**YOUR GOAL**.
Reproduce the records word for word, starting with the line that contains "What is the" and going on through the end of the records.

**DATA TO USE**.

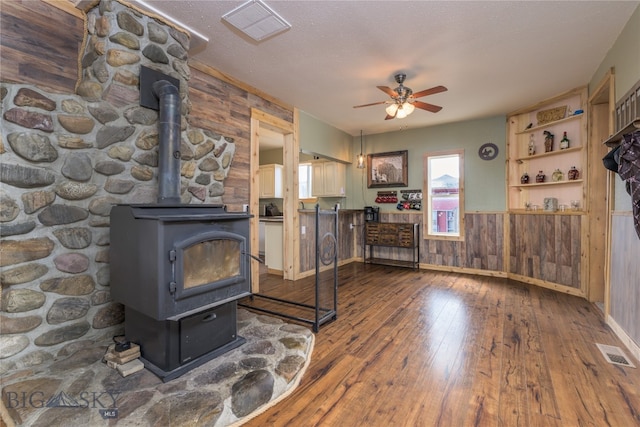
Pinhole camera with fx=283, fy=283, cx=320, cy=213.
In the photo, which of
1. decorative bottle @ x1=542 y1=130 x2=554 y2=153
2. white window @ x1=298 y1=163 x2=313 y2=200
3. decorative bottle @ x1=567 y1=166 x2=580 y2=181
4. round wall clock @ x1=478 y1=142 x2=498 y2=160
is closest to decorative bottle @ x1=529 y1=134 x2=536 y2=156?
decorative bottle @ x1=542 y1=130 x2=554 y2=153

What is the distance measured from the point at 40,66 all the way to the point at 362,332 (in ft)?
10.6

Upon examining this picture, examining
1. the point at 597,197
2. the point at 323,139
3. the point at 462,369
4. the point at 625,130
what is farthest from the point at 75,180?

**RESULT**.
What is the distance measured from the point at 40,66 all the way to the point at 362,332 (in ft)?
10.6

Upon examining this picture, examining
1. the point at 597,197
2. the point at 323,139
3. the point at 462,369
4. the point at 625,130
what is farthest from the point at 75,180?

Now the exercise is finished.